**Exercise text**
First Holstein open day set to be big draw for farmers
Published 15/06/2016 | 02:30
Progressive breeding resulting in high production is one of the hallmarks of the Windfield Holstein herd which makes them stand out among dairy stock.
The achievements will be among the key interests for up to 5,000 of the top dairy farmers in the country to focus on when they travel west to the Screene family farm at Menlough for the first ever hosting of the IHFA National Holstein Open Day in Co Galway on Wednesday, July 6.
The programme for the day will include a sale of progeny from the herd to be conducted by Taaffe Auctioneers in the evening. Hosts Tommy and Orla Screene and family members, Aoibhinn and Ronan, of the Windfield Holstein Friesians exemplify how progressive breeding using IHFA services help the establishment of an efficient, productive and robust herd, built on the strength of cow families.
The Windfield herd comprised of 65 Pedigree Registered Holstein Friesian cows with a further 60 young stock on the farm of 90ac owned and 60ac leased near Menlough where the family have been farming since the 1890s.
Prior to developing the Holstein herd, Tommy's father JP ran a mixed farming enterprise with some shorthorn cows.
Windfield Wade Rosina EX93 5E is in her 12th lactation, with a lifetime production to date of 123.8 tonnes of milk, and an average calving interval of 309 days, while Windfield Merci Mary EX94 7E is now in her 10th lactation. Both IHFA Diamond Award cows have produced over 3,000kg of protein.
They are among six cows in the herd which have been adorned with Diamond and Gold awards - four of which have been bred from the well-known AI sire GMI.
Tommy believes that the longevity has come from the strength that has been bred into the cows. "They are not big cows, but they have a strength running through them rather than a frail frame," he said.
"A lot of it is down to the choice of sire that we have been using as a breeding policy. I found that GMI and ASE gave very good progeny. It has worked very well for me," he added.

**Stored data**
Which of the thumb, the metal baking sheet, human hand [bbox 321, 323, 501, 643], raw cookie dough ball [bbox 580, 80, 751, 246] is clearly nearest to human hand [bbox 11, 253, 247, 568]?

**List of tasks**
1. For each statement, say whether the Holstein open day article agrees with it. Answer yes or no and quote the words of the article that decide it.
(a) The open day will be held in Co Galway on Wednesday, July 6.
(b) All of the Windfield farm's land is owned by the family.
(c) Before the Holstein herd was developed, Tommy's father JP kept some shorthorn cows.
2. Using the Holstein open day article, answer each question.
(a) Who will conduct the evening sale of progeny from the herd?
(b) How many young stock are on the farm besides the cows?
(c) Which two sires did Tommy find gave very good progeny?

**Task results**
1.
(a) Yes: "in Co Galway on Wednesday, July 6"
(b) No: "the farm of 90ac owned and 60ac leased"
(c) Yes: "Tommy's father JP ran a mixed farming enterprise with some shorthorn cows"

2.
(a) Taaffe Auctioneers
(b) 60
(c) GMI and ASE